▶ **To be done**
Turn the rows below into a Markdown table with the columns Number and Line, one numbered line per table row, skipping blank lines. Begin at the first line of the rows and stop after the line containing "2670 millimetres".
***** Material provided
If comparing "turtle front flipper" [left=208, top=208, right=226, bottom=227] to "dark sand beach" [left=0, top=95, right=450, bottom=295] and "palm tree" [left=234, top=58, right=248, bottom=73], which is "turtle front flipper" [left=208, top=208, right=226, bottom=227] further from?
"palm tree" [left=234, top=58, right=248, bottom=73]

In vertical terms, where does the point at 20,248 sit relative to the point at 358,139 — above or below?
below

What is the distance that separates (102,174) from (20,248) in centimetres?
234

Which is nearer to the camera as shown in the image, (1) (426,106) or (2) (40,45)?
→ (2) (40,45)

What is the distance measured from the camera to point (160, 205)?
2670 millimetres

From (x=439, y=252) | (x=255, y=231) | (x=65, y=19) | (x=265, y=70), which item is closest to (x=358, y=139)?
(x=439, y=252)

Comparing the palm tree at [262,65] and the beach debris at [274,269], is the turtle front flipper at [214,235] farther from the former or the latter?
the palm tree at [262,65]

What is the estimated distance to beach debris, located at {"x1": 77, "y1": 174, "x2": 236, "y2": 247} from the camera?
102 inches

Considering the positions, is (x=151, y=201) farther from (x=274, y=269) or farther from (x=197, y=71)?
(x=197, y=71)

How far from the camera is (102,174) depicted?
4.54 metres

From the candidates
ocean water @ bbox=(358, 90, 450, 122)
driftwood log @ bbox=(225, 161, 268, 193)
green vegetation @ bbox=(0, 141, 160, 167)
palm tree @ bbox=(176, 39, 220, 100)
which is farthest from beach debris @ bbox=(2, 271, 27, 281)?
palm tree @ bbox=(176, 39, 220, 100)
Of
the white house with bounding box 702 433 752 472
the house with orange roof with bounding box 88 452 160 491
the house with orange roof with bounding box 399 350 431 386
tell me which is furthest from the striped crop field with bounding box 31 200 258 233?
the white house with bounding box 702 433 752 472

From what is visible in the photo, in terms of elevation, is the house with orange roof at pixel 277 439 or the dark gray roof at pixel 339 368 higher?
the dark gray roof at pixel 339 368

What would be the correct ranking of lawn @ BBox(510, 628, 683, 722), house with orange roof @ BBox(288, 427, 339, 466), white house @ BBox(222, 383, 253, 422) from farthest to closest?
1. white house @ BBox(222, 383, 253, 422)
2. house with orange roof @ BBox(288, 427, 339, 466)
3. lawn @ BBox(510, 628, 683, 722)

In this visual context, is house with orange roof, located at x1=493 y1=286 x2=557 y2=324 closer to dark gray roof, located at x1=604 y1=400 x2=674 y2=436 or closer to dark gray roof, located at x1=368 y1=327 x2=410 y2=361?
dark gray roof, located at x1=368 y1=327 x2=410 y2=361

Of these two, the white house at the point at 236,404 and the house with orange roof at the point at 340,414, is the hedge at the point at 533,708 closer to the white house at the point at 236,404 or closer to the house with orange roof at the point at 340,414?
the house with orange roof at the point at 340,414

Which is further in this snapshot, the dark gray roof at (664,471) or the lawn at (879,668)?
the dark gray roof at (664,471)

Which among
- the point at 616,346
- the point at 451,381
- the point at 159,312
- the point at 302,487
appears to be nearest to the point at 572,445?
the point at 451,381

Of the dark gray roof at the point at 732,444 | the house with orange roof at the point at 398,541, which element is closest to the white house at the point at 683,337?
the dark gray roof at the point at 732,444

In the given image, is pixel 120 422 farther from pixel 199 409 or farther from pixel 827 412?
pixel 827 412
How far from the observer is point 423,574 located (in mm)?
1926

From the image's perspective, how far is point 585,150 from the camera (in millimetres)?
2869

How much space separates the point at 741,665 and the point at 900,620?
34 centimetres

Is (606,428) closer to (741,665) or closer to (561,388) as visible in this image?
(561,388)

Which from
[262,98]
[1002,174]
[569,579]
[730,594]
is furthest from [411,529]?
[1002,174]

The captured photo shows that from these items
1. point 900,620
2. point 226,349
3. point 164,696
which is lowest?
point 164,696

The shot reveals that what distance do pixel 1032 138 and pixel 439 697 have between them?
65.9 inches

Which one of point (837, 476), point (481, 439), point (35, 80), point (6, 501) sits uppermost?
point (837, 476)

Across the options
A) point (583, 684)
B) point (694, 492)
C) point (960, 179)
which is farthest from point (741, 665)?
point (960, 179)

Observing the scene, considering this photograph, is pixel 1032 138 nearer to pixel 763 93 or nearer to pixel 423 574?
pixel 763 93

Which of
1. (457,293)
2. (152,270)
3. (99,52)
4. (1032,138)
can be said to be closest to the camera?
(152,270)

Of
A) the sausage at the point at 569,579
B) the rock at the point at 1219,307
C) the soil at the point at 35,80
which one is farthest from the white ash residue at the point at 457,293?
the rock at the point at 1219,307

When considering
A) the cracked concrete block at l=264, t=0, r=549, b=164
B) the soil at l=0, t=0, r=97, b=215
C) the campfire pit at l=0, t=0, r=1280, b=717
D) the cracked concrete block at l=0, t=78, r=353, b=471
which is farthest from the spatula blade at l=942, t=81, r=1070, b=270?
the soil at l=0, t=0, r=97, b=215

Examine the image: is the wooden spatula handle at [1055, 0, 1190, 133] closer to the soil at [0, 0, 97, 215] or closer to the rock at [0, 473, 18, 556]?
**********
▶ **Task answer**
| Number | Line |
|---|---|
| 1 | If comparing "turtle front flipper" [left=208, top=208, right=226, bottom=227] to "dark sand beach" [left=0, top=95, right=450, bottom=295] and "palm tree" [left=234, top=58, right=248, bottom=73], which is "turtle front flipper" [left=208, top=208, right=226, bottom=227] further from? |
| 2 | "palm tree" [left=234, top=58, right=248, bottom=73] |
| 3 | In vertical terms, where does the point at 20,248 sit relative to the point at 358,139 — above or below? |
| 4 | below |
| 5 | What is the distance that separates (102,174) from (20,248) in centimetres? |
| 6 | 234 |
| 7 | Which is nearer to the camera as shown in the image, (1) (426,106) or (2) (40,45)? |
| 8 | → (2) (40,45) |
| 9 | What is the distance measured from the camera to point (160, 205)? |
| 10 | 2670 millimetres |